> _PROBLEMS TO SOLVE_
(a) Retype everything in the passage on nociplastic pain from "Looking at the" down to "all the above.".
(b) In the passage on nociplastic pain, why is there no "definite nociplastic" category?
(c) Carry on the passage on nociplastic pain from its final sentence.

> _EXCERPTED PASSAGE_
Looking at the above criteria, possible nociplastic pain is present if the person has criteria 1, and criteria 4. Probable nociplastic is present if the person has all the above.

There are some notes, of course: regional means the musculoskeletal pain is deep, regional or in several places or even widespread (not localised to one place), and each condition eg frozen shoulder and OA knee needs to be assessed separately. If there is an identifiable nociceptive source (or neuropathic source) then the pain needs to be more widespread than “usual” for that pathology. Finally, because nociplastic pain unlike neuropathic pain, has no definitive test currently, there is no “definite nociplastic” category – but once there is, this will be added.

What does this mean for us as clinicians?

Firstly it ought to stop people being thought as faking, malingering or otherwise not being believed. That should be a given but unsurprisingly because of legal and health systems and our own frustration at not being able to “fix” people, people with pain get that impression more often than they should. It also ought to stop psychopathologising people who have this kind of pain: we can’t distinguish between people with nociplastic pain and the DSM5 “Somatic Disorder” – so let’s just not add another unhelpful mental health label to what is already a stigmatised situation.

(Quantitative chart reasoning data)
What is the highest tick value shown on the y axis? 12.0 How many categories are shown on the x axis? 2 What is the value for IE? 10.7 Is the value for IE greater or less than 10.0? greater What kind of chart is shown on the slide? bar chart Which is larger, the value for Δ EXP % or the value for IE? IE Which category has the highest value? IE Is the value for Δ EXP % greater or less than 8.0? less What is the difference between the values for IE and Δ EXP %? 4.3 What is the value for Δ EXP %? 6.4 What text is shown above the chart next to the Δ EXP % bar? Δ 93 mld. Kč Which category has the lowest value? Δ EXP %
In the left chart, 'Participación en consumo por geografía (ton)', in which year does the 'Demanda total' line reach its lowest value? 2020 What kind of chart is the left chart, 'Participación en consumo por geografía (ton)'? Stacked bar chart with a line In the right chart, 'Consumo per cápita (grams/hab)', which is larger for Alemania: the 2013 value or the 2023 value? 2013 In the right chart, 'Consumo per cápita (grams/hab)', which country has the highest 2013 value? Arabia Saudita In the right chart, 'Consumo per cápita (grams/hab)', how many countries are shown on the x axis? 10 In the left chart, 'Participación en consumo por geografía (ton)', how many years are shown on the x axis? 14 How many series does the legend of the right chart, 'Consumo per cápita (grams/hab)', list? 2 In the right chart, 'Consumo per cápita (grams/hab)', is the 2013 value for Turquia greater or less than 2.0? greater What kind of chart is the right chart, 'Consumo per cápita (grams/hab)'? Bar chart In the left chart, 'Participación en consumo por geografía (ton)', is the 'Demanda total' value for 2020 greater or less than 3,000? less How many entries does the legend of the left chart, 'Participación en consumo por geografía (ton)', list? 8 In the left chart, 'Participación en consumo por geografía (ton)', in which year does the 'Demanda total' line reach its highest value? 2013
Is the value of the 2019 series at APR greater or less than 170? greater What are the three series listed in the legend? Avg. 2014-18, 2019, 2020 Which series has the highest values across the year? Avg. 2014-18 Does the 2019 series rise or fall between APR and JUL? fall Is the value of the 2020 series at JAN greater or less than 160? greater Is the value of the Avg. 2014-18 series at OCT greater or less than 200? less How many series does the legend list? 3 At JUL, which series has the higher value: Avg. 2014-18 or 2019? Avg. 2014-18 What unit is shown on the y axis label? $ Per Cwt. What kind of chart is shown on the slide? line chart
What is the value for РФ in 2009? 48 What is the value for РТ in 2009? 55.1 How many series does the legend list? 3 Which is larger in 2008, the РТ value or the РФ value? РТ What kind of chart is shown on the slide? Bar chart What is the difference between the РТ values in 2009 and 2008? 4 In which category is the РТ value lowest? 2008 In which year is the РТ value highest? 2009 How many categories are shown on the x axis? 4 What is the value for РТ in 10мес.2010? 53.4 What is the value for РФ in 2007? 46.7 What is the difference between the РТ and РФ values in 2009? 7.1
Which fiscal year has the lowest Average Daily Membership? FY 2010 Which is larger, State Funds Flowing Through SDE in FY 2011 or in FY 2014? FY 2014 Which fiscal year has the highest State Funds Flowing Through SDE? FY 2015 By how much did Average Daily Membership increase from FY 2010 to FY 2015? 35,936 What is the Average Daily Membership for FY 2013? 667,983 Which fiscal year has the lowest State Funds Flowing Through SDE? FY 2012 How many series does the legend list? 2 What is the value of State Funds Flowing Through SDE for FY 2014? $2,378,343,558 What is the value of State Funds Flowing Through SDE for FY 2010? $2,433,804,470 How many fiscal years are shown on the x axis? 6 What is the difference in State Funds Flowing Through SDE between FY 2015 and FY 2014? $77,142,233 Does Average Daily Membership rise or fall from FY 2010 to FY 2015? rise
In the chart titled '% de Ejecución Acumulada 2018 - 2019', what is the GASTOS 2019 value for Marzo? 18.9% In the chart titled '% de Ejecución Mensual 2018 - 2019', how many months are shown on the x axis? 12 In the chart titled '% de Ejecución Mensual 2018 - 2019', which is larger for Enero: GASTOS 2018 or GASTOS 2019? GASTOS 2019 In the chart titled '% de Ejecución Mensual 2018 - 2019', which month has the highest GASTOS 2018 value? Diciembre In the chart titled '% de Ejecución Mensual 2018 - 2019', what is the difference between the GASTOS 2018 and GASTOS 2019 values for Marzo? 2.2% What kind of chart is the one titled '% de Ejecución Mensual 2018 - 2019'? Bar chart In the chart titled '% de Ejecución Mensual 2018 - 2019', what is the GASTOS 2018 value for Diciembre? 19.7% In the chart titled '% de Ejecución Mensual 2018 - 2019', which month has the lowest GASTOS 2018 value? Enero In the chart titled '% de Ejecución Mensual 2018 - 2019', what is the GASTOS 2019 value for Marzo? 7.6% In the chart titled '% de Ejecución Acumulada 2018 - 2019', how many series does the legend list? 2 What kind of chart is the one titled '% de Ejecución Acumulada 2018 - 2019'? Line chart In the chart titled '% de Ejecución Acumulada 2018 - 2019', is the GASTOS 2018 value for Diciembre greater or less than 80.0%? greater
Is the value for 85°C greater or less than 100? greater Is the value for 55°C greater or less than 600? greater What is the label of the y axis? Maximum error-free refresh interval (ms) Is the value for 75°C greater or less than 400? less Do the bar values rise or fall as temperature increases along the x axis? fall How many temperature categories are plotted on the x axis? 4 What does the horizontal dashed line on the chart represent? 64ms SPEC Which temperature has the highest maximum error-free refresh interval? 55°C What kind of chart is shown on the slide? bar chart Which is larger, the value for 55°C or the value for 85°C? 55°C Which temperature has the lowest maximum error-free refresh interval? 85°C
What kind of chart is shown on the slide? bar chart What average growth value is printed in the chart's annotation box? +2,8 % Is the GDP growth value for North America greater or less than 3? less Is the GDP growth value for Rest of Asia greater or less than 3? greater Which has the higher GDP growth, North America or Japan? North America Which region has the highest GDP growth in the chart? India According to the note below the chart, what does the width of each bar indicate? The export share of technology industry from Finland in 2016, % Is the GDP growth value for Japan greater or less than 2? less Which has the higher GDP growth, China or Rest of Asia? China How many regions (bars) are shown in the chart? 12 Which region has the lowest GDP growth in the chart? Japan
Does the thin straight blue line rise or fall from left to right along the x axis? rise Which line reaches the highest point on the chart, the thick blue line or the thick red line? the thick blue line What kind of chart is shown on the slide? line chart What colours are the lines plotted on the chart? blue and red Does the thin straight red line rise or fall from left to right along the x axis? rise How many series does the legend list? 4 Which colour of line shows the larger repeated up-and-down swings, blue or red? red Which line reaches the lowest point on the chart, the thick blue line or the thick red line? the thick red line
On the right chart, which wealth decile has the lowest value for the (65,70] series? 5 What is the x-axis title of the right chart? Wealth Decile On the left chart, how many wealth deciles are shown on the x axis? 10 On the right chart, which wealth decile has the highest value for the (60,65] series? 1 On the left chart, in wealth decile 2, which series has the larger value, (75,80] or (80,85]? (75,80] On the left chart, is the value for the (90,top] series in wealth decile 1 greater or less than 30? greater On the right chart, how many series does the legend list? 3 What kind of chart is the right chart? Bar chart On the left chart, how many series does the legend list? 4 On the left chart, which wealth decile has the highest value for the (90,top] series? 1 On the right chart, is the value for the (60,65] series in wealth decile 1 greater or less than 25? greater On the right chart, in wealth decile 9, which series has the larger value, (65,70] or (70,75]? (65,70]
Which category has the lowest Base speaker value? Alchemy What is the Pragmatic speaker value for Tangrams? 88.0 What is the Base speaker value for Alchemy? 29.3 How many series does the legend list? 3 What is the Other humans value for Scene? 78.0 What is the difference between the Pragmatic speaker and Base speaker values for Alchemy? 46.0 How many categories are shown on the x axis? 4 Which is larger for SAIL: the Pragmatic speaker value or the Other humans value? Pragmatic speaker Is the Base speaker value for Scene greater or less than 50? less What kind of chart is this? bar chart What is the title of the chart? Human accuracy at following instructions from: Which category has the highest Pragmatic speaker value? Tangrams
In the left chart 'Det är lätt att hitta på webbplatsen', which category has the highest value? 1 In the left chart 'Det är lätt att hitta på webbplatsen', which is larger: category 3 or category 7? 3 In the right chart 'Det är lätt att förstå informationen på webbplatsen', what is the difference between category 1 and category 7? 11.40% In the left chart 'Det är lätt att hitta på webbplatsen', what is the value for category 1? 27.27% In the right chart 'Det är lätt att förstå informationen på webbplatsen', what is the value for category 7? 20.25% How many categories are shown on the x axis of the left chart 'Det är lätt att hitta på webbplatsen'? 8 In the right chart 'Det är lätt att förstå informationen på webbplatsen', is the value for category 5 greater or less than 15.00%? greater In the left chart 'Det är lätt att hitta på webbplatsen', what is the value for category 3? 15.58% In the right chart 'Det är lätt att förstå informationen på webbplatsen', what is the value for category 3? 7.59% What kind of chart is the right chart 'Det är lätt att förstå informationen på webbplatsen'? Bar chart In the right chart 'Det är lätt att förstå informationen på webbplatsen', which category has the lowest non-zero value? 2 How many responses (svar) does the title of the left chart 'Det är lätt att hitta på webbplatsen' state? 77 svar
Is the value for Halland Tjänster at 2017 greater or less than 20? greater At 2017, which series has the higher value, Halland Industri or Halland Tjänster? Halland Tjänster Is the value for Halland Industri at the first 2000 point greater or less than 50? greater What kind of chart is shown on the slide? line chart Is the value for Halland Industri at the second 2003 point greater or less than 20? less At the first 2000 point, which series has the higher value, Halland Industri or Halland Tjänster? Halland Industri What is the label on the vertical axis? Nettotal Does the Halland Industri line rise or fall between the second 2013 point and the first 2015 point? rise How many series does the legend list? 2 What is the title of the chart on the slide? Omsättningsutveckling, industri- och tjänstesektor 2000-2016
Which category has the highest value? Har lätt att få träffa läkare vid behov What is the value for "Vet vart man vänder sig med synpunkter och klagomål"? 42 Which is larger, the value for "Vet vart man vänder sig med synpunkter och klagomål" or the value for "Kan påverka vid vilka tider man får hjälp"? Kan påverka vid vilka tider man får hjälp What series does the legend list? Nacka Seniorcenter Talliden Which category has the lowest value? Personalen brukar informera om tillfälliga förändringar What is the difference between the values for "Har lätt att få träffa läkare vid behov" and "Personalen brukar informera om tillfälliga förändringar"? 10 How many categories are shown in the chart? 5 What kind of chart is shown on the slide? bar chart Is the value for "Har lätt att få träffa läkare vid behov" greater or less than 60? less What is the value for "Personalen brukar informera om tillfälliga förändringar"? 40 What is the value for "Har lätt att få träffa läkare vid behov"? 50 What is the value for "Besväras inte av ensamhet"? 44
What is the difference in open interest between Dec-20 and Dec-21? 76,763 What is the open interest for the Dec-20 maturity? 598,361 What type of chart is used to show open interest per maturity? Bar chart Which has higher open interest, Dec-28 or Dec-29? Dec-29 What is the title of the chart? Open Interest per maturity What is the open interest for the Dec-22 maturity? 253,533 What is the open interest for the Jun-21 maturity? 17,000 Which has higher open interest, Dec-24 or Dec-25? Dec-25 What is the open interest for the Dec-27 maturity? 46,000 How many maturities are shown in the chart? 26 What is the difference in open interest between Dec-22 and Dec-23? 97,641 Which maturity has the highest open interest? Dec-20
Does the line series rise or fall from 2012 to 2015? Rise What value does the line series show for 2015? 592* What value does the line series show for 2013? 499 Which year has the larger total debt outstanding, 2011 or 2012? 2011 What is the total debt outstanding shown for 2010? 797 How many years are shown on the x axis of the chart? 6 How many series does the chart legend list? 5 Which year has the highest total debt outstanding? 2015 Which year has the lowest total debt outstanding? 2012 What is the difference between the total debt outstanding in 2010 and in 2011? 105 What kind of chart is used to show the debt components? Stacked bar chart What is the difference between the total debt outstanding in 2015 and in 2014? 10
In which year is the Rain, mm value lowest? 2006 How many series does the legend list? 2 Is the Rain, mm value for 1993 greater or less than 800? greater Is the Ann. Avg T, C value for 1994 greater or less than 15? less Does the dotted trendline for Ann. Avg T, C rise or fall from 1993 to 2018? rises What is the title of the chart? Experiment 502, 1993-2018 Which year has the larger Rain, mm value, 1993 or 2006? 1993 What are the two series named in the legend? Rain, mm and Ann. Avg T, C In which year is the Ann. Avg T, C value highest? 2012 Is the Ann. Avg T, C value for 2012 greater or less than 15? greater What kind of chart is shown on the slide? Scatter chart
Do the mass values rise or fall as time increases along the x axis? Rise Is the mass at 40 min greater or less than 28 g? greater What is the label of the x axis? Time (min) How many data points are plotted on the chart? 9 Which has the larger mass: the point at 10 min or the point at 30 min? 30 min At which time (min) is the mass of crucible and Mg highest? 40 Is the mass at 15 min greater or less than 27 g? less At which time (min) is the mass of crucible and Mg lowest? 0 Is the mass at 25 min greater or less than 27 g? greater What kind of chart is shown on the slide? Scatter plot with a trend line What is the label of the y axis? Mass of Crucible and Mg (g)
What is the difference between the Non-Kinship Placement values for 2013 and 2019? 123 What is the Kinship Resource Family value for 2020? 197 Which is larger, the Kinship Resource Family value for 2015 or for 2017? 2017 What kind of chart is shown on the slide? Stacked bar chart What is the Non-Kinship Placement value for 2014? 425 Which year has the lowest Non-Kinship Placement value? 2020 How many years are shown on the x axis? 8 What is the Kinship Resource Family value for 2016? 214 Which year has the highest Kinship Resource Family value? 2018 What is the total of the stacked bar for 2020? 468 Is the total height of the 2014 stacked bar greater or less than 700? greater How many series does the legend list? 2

> _PER-TASK OUTPUTS_
(a)
Looking at the above criteria, possible nociplastic pain is present if the person has criteria 1, and criteria 4. Probable nociplastic is present if the person has all the above.

(b) Nociplastic pain, unlike neuropathic pain, currently has no definitive test.

(c)
Then it ought to stop clinicians using treatments that simply don’t help – such as opioids for fibromyalgia. It might help clinicians pause before prescribing movement therapies at a level that is too intense for the person, because this only revs the nervous system up even more making the whole process unpleasant. Beginning at the level the person can manage and gradually increasing is crucial to success. And it ought to stop clinicians from administering “explanations” or “education” and expecting that alone to reduce pain. Because while cortical processes are part and parcel of every pain there is, it’s in this group of pains that some people think “top down” by thinking yourself out of pain is a thing. FWIW pain reduction is lovely and part of treatment, but shouldn’t ever be the only outcome (Ballantyne, 2015), and many times in this group of pains, may not even be an outcome.

Finally, it should stimulate helpful discussion about what “whole person” approaches to managing these pains looks like. The authors say “patients with nociplastic pain are likely to respond better to centrally than peripherally targeted therapies” and this does not mean talk therapy alone, or exercise alone, or indeed medications such as gabapentin or nortriptyline alone. To me, it means individualised, tailored, and integrated strategies to moving, managing daily life, restoring sleep, enjoying an intimate relationship, managing mood and memory, and these might best be offered by pain coaches rather than siloed “therapies” of physical, psychological or whatever other stripe there is.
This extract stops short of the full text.